Polycythemia vera

Polycythemia vera: Polycythemia vera is a primary myeloproliferative disorder characterized by an increased number of RBCs (erythrocytosis), usually along with increased WBC and platelet counts. These findings are not due to secondary causes such as hypoxia or renal disease. It is an acquired condition caused by somatic mutations in the JAK2 and TET2 genes, although some cases may be inherited in an AD manner.

It typically presents in men >60 years with headaches, dizziness, tinnitus, stroke, pruritus, erythema, visual defects, IHD, PE, and splenomegaly. Most symptoms are due to increased blood viscosity. It may progress to leukemia. Erythropoietin levels are low as a compensatory response.

Major WHO criteria for the diagnosis of polycythemia vera include hemoglobin >16.5 g/dL in men or >16.0 g/dL in women, or hematocrit >49% in men or >48% in women, or increased red cell mass; BM biopsy showing hypercellularity for age with trilineage growth (panmyelosis), including prominent erythroid, granulocytic, and megakaryocytic proliferation with pleomorphic, mature megakaryocytes; and the presence of JAK mutations.
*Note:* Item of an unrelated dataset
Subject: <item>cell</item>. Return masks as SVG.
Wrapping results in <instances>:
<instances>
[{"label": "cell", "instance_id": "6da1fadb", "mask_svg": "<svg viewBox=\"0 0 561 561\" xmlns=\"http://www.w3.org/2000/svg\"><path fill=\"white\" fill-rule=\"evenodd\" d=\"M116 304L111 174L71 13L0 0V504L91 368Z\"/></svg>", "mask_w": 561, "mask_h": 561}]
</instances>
Low-dose aspirin, phlebotomy, hydroxyurea, and bone marrow transplantation are used as therapy. SSRIs and interferon alpha can be used to control associated pruritus.

Primary myelofibrosis: Primary myelofibrosis is characterized by excessive fibrosis within the bone marrow and defective hematopoiesis, leading to extramedullary hematopoiesis with hepatosplenomegaly. Exposure to petrochemicals such as benzene and toluene, and to ionizing radiation, increases the risk of developing myelofibrosis.
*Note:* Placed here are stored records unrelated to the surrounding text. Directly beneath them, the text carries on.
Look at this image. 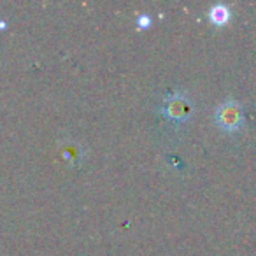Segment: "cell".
<instances>
[{
  "label": "cell",
  "instance_id": "obj_3",
  "mask_svg": "<svg viewBox=\"0 0 256 256\" xmlns=\"http://www.w3.org/2000/svg\"><path fill=\"white\" fill-rule=\"evenodd\" d=\"M209 18L214 25H224V23L230 20V11H228L224 6H214L212 9L209 11Z\"/></svg>",
  "mask_w": 256,
  "mask_h": 256
},
{
  "label": "cell",
  "instance_id": "obj_2",
  "mask_svg": "<svg viewBox=\"0 0 256 256\" xmlns=\"http://www.w3.org/2000/svg\"><path fill=\"white\" fill-rule=\"evenodd\" d=\"M162 112L165 118H168L170 121H181L188 120L190 112H192V106H190V100L186 98L181 93H174V95L167 96L165 98V106L162 107Z\"/></svg>",
  "mask_w": 256,
  "mask_h": 256
},
{
  "label": "cell",
  "instance_id": "obj_1",
  "mask_svg": "<svg viewBox=\"0 0 256 256\" xmlns=\"http://www.w3.org/2000/svg\"><path fill=\"white\" fill-rule=\"evenodd\" d=\"M216 123L224 132H237L244 124V110L235 100H226L216 109Z\"/></svg>",
  "mask_w": 256,
  "mask_h": 256
},
{
  "label": "cell",
  "instance_id": "obj_4",
  "mask_svg": "<svg viewBox=\"0 0 256 256\" xmlns=\"http://www.w3.org/2000/svg\"><path fill=\"white\" fill-rule=\"evenodd\" d=\"M151 25V18L148 14H140L139 16V20H137V26H139L140 30H144V28H148V26Z\"/></svg>",
  "mask_w": 256,
  "mask_h": 256
}]
</instances>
It is associated with mutations in JAK2, MPL, CALR (calreticulin), and TET2 genes. JAK2 and MPL are part of the JAK-STAT pathway, which is involved in signal transduction and cell growth and differentiation. There is overproduction of megakaryocytes, which release cytokines such as TGF beta that increase collagen deposition and fibrosis. Other bone marrow changes include osteosclerosis (hardening) and angiogenesis.

Patients present with symptoms due to reduced production of bone marrow cells (RBCs, platelets, and WBCs), leading to anemia, fatigue, dyspnea, easy bruising, bleeding tendencies, infections, etc. Peripheral smear shows “tear drop” cells, and bone marrow biopsy may yield a “dry tap”. Bone marrow shows increased reticulin fibres and increased collagen with focal areas of hypercellularity.

Supportive therapy with blood transfusions, androgens, and corticosteroids can be used to increase RBC counts. Hydroxyurea, ruxolitinib (anti JAK 1 and 2), and lenalidomide can be used. Stem cell transplantation is used as a last resort. Some cases need splenectomy.

Myelodysplastic syndrome (MDS): MDS is a collection of myeloid malignancies characterized by one or more peripheral blood cytopenias. It is more common in men and whites. Predisposing exposures include radiation, benzene, tobacco smoke, previous chemotherapy, and environmental toxins such as herbicides, fertilizers, and pesticides. It may progress to AML.

Megaloblastoid erythroid hyperplasia with macrocytic anemia (with normal vitamin B12 and folate levels) is frequently observed. Other bone marrow changes include micromegakaryocytes, giant or hypogranular platelets, and abnormal myeloid progenitors. Peripheral blood granulocytes may be hypergranular or hypogranular and can show Pelger-Huet abnormality. Clinical features include fatigue, easy bruising, hepatosplenomegaly, fever, etc.

Trisomy 8 and deletion of chromosome 5 or 7 is seen. Mutations lead to increased apoptosis of bone marrow cells. Laboratory findings include pancytopenia and characteristic bone marrow findings (above). Ringed sideroblasts and basophilic stippling may be seen.

Supportive therapy with blood transfusions, darbepoetin, and G-CSF is used. Lenalidomide, immunosuppressive therapy with anti-thymocyte globulin, DNA methyltransferase inhibitors such as decitabine and 5-azacitidine, and allogeneic bone marrow transplantation are effective therapies.